• **WHAT IS ASKED**: Copy the listing below with "lens" substituted for each "camera" and no other changes. Omit the pictures.

• **EXCERPTED RECORDS**:
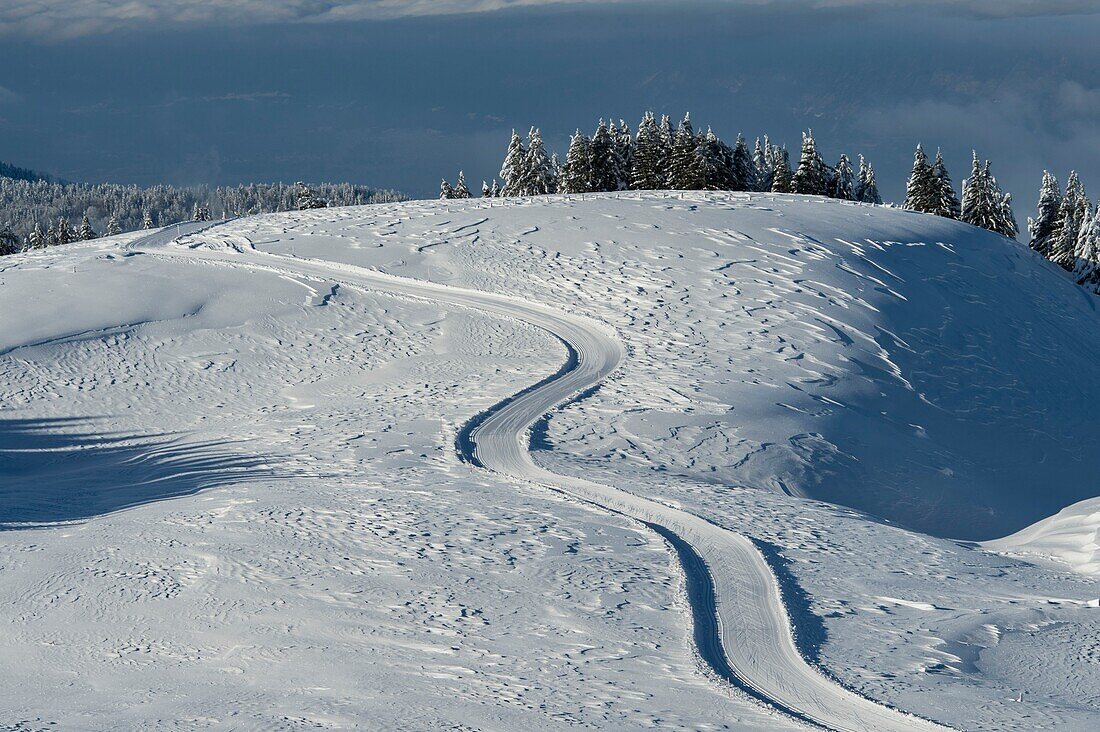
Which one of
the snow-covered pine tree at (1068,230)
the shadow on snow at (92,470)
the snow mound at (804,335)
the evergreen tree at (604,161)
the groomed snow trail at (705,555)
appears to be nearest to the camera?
the groomed snow trail at (705,555)

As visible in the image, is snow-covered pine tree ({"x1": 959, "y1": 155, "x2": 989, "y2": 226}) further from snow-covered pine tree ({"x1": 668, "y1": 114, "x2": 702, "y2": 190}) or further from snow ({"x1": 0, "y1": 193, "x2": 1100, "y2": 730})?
snow ({"x1": 0, "y1": 193, "x2": 1100, "y2": 730})

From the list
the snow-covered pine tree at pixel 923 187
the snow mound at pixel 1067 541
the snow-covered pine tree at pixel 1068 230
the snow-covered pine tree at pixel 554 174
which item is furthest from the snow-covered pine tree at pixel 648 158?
the snow mound at pixel 1067 541

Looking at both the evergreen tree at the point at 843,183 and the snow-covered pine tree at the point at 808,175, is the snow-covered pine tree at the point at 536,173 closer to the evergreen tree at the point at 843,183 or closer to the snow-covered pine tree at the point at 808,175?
the snow-covered pine tree at the point at 808,175

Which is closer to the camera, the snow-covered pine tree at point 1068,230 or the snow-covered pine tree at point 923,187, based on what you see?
the snow-covered pine tree at point 1068,230

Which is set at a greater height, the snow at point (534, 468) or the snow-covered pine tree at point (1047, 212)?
the snow-covered pine tree at point (1047, 212)

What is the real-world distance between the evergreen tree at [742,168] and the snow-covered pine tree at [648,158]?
18.1 ft

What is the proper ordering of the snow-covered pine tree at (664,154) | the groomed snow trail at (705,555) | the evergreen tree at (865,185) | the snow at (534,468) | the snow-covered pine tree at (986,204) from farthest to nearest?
the evergreen tree at (865,185)
the snow-covered pine tree at (664,154)
the snow-covered pine tree at (986,204)
the snow at (534,468)
the groomed snow trail at (705,555)

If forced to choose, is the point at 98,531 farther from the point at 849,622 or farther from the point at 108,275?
the point at 108,275

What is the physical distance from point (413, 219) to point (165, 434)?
22.5 m

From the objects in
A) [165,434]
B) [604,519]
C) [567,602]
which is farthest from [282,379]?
[567,602]

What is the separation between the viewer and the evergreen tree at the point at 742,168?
75.4m

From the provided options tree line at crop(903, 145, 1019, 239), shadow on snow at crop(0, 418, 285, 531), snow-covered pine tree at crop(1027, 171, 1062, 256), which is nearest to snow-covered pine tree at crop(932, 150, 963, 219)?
tree line at crop(903, 145, 1019, 239)

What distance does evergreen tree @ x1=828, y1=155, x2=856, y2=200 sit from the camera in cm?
7781

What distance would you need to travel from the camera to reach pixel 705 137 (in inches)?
2891
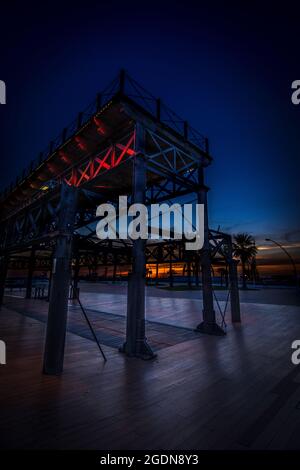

• **ANSWER TO THIS TASK**:
Which one of
the snow-covered pine tree at (1068,230)
the shadow on snow at (92,470)
the snow mound at (804,335)
the evergreen tree at (604,161)
the groomed snow trail at (705,555)
appears to be nearest to the lens?
the groomed snow trail at (705,555)

As visible in the image, is snow-covered pine tree ({"x1": 959, "y1": 155, "x2": 989, "y2": 226}) further from snow-covered pine tree ({"x1": 668, "y1": 114, "x2": 702, "y2": 190}) or further from snow ({"x1": 0, "y1": 193, "x2": 1100, "y2": 730})?
snow ({"x1": 0, "y1": 193, "x2": 1100, "y2": 730})

From the list
the snow-covered pine tree at pixel 923 187
the snow mound at pixel 1067 541
the snow-covered pine tree at pixel 1068 230
the snow-covered pine tree at pixel 554 174
which item is furthest from the snow-covered pine tree at pixel 648 158?
the snow mound at pixel 1067 541

Looking at both the evergreen tree at the point at 843,183 and the snow-covered pine tree at the point at 808,175, is the snow-covered pine tree at the point at 536,173 closer to the evergreen tree at the point at 843,183 or closer to the snow-covered pine tree at the point at 808,175?
the snow-covered pine tree at the point at 808,175

Which is closer to the lens, the snow-covered pine tree at point 1068,230 or the snow-covered pine tree at point 923,187, based on what you see?
the snow-covered pine tree at point 1068,230

Which is set at a greater height, the snow at point (534, 468) or the snow-covered pine tree at point (1047, 212)?
the snow-covered pine tree at point (1047, 212)

What is the real-world distance between the evergreen tree at [742,168] and the snow-covered pine tree at [648,158]?
18.1 ft

What is the proper ordering of the snow-covered pine tree at (664,154) | the groomed snow trail at (705,555) | the evergreen tree at (865,185) | the snow at (534,468) | the snow-covered pine tree at (986,204) from farthest to nearest?
the evergreen tree at (865,185)
the snow-covered pine tree at (664,154)
the snow-covered pine tree at (986,204)
the snow at (534,468)
the groomed snow trail at (705,555)

If forced to choose, is the point at 98,531 farther from the point at 849,622 or farther from the point at 108,275?
the point at 108,275

What is the physical distance from point (413, 219) to point (165, 434)?
22.5 m

From the objects in
A) [165,434]
B) [604,519]
C) [567,602]
which is farthest from [282,379]?
[567,602]

What is the separation between the viewer and the evergreen tree at the point at 742,168?
75.4m

From the provided options tree line at crop(903, 145, 1019, 239), shadow on snow at crop(0, 418, 285, 531), snow-covered pine tree at crop(1027, 171, 1062, 256), which is nearest to snow-covered pine tree at crop(932, 150, 963, 219)?
tree line at crop(903, 145, 1019, 239)

What distance does evergreen tree @ x1=828, y1=155, x2=856, y2=200 sit from the lens in cm?
7781

What distance would you need to travel from the lens to reach pixel 705 137 (in inches)?
2891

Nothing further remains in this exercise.